Work to be completed
Put the entries from the line that contains "This photograph illustrates" through the last entry into a two-column CSV with the columns "prompt" and "response." Give one row per entry, with each field quoted and any line breaks replaced by spaces.

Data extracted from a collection
-- Start --
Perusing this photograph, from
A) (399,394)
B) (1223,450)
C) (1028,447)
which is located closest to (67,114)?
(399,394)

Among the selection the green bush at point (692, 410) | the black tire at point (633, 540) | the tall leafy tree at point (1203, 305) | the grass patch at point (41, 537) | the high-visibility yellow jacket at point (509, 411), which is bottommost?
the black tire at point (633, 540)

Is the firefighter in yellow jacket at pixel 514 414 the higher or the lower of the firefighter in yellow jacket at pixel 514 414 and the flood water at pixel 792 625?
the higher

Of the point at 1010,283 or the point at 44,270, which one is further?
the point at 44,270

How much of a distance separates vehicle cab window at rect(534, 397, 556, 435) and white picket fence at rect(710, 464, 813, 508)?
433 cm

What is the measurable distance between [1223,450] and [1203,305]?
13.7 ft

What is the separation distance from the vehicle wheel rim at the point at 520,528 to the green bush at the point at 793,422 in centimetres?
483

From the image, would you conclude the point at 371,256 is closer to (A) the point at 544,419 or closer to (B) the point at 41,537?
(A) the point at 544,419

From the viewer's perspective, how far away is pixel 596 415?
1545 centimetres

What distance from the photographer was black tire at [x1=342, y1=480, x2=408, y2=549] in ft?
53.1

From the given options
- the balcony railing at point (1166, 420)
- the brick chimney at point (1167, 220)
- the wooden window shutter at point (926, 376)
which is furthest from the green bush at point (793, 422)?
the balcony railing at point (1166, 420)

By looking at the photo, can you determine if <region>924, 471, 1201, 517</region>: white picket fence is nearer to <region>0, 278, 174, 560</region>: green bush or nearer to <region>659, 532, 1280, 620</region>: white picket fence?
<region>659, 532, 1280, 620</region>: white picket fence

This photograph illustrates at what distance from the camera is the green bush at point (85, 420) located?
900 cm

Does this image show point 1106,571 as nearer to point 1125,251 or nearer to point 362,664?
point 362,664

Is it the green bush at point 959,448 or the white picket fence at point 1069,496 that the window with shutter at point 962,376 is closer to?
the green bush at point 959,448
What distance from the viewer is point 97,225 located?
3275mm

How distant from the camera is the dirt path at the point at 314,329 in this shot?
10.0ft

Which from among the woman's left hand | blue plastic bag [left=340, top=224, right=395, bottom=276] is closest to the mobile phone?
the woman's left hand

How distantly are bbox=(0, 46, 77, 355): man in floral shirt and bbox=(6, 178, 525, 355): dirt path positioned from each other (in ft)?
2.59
-- End --
Result
prompt,response
"This photograph illustrates at what distance from the camera is the green bush at point (85, 420) located?","900 cm"
"Does this image show point 1106,571 as nearer to point 1125,251 or nearer to point 362,664?","point 362,664"
"Is it the green bush at point 959,448 or the white picket fence at point 1069,496 that the window with shutter at point 962,376 is closer to?","the green bush at point 959,448"
"What distance from the viewer is point 97,225 located?","3275mm"
"How distant from the camera is the dirt path at the point at 314,329 in this shot?","10.0ft"
"Which from among the woman's left hand | blue plastic bag [left=340, top=224, right=395, bottom=276] is closest to the mobile phone?","the woman's left hand"
"How distantly are bbox=(0, 46, 77, 355): man in floral shirt and bbox=(6, 178, 525, 355): dirt path positioned from each other (in ft)?","2.59"